--- Start of Information provided ---
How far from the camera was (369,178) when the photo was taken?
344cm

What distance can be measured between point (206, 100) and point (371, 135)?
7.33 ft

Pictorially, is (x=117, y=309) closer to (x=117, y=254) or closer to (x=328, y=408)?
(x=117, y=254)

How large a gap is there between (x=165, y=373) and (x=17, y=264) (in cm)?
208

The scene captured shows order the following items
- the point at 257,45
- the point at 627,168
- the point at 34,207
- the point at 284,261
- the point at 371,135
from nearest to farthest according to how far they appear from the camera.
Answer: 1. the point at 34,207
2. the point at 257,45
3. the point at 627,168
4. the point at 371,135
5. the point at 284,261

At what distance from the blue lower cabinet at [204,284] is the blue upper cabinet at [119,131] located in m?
--- End of Information provided ---
Edit the listing above so that every "camera" becomes "viewer", with nothing else altered.

How far from the viewer was (369,178) when the photo was taken?
344cm

What distance can be measured between point (206, 100) and point (371, 135)?
7.33 ft

Pictorially, is (x=117, y=309) closer to (x=117, y=254) or closer to (x=328, y=408)?
(x=117, y=254)

How large a gap is there between (x=165, y=373) and (x=17, y=264) (in cm)?
208

The scene captured shows order the following items
- the point at 257,45
- the point at 627,168
- the point at 34,207
- the point at 284,261
- the point at 371,135
from nearest to farthest according to how far they appear from the viewer.
Answer: 1. the point at 34,207
2. the point at 257,45
3. the point at 627,168
4. the point at 371,135
5. the point at 284,261

At what distance from the blue lower cabinet at [204,284] is the blue upper cabinet at [119,131] located in m?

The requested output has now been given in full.